Payers that expand their digital consumer engagement capabilities could attract younger consumers and help members improve their healthcare choices, the survey found.
Fifty-one percent of millennials shop for healthcare services online, leading other demographic groups. Eighty-four percent of all consumers that use apps or the internet to purchase healthcare services rated the experience as either very helpful or somewhat helpful.
The survey also found that provider preference is one of the most important factors when consumers choose a health plan.
Sixty-seven percent of consumers said they research if their preferred provider is part of a health plan’s network before choosing a plan.

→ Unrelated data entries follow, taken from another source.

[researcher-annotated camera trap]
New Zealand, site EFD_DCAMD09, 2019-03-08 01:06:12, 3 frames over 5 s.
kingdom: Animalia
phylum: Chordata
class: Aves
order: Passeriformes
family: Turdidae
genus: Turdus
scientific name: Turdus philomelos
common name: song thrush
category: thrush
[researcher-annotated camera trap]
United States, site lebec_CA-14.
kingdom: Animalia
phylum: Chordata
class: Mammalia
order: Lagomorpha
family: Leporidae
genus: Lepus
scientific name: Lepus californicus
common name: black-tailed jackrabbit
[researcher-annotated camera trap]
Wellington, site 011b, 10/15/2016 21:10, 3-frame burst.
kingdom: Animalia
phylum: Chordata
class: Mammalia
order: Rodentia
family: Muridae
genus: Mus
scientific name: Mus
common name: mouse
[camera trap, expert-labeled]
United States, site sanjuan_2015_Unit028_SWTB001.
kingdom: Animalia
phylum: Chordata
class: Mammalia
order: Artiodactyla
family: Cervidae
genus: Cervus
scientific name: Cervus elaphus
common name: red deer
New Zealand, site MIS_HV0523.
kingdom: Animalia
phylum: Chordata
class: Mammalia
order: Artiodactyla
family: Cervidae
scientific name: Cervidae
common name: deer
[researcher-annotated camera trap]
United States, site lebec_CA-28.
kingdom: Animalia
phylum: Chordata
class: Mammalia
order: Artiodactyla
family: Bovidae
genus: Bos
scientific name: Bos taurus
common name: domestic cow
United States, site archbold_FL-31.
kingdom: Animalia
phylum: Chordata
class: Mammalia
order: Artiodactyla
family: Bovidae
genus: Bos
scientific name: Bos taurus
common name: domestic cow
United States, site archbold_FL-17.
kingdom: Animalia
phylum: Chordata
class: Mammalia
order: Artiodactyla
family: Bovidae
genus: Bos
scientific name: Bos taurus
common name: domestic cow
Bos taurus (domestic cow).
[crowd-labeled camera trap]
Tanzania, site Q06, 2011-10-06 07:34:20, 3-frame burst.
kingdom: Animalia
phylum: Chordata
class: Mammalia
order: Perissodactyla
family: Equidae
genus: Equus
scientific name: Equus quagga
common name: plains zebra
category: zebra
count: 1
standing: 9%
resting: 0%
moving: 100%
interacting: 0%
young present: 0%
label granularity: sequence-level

Health plan consumers are also concerned about out-of-pocket costs and premium responsibilities.
Forty percent of consumers said they equally evaluate a health plan’s premiums and potential out-of-pocket costs before choosing a plan. Seventeen percent of consumers said that out-of-pocket costs are more important than premiums when considering a health plan. Fourteen percent said they are more concerned about a plan’s premium amounts than out-of-pocket costs.
The survey provides a promising outlook for payers that want to make meaningful advances in customer service and consumer satisfaction with health plans.
Customer service improvements can enhance a beneficiary’s experience with their health plan and promote brand loyalty, brand advocacy, and beneficiary retention. Technology is likely to play an important role in creating effective customer service improvements as more consumers use apps and similar platforms to make health plan decisions.